The Treasury Department rebuffed concerns about using nuclear to produce hydrogen. "If a nuclear retirement is averted, then the additional demand from hydrogen production will not have induced emissions (elsewhere)," it said in a statement. The Treasury adjusted a draft plan from 2023 to allow nuclear power and other industries, such as natural gas using carbon capture to prevent the release of emissions, to qualify for billions of dollars worth of credits to make hydrogen.
It offers technology-neutral hydrogen production credits of $3 per kilogram, but it was not immediately clear which producers could obtain the full benefit. The rules provide "certainty that hydrogen producers need to keep their projects moving forward and make the United States a global leader in truly green hydrogen," said John Podesta, the senior adviser to Biden for international climate policy. Currently, most hydrogen is produced using fossil fuel energy at a fraction of the cost of hydrogen that relies on emissions-free power.
The rules stipulate that a maximum of 200 megawatts of a reactor's power-generation capacity can be considered new clean power eligible for credits if they were otherwise at risk of being shut down due to poor economics. U.S. reactors typically range from 300 MW to more than 1,000 MW. The rules also allow reactors that restart after being shut to obtain credits.
Constellation Energy, the country's largest generator of nuclear power, said the rules were a win for the industry. But the rules' restrictions complicate the path for using nuclear to make hydrogen. Constellation said it will have to evaluate the feasibility of its proposed $900 million hydrogen project at its LaSalle nuclear plant in Illinois, and its role in a Midwest hydrogen hub.
It is uncertain how the incoming administration of President-elect Donald Trump will approach hydrogen.
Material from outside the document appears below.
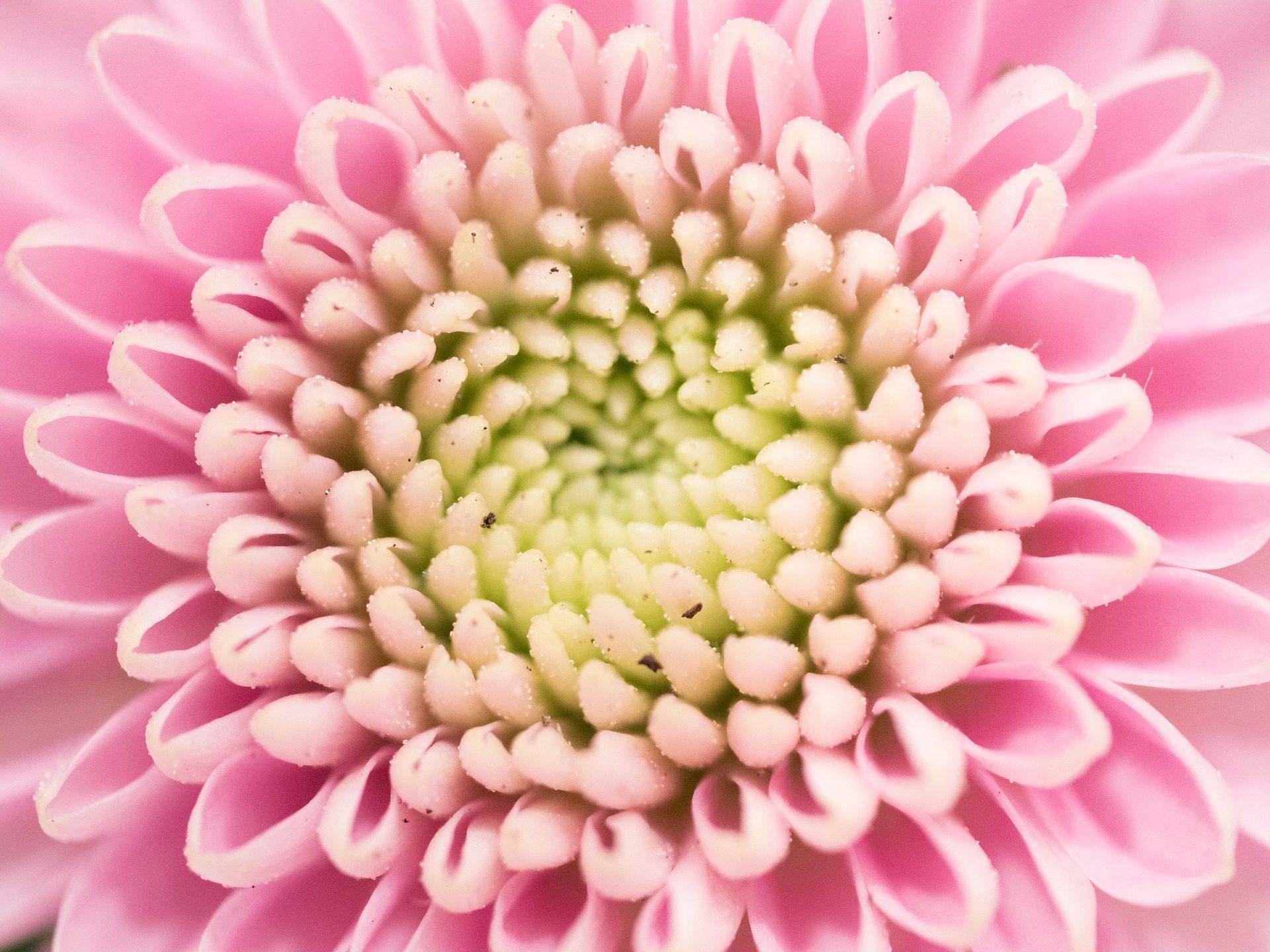फूल, पंखुड़ियों, ज्यामिति, प्रशिक्षण, रंगीन, के बारे में - HD वॉलपेपर - प्रोफेसर-falken.com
Frank Wolak, CEO of the Fuel Cell and Hydrogen Energy Association, said in a statement the industry can "look forward to conversations with the new Congress and new Administration regarding how federal tax and energy policy can most effectively advance the development of hydrogen."
The rules allow some natural-gas-fired facilities that produce hydrogen to access the credits if they install equipment to capture and bury their carbon-dioxide emissions.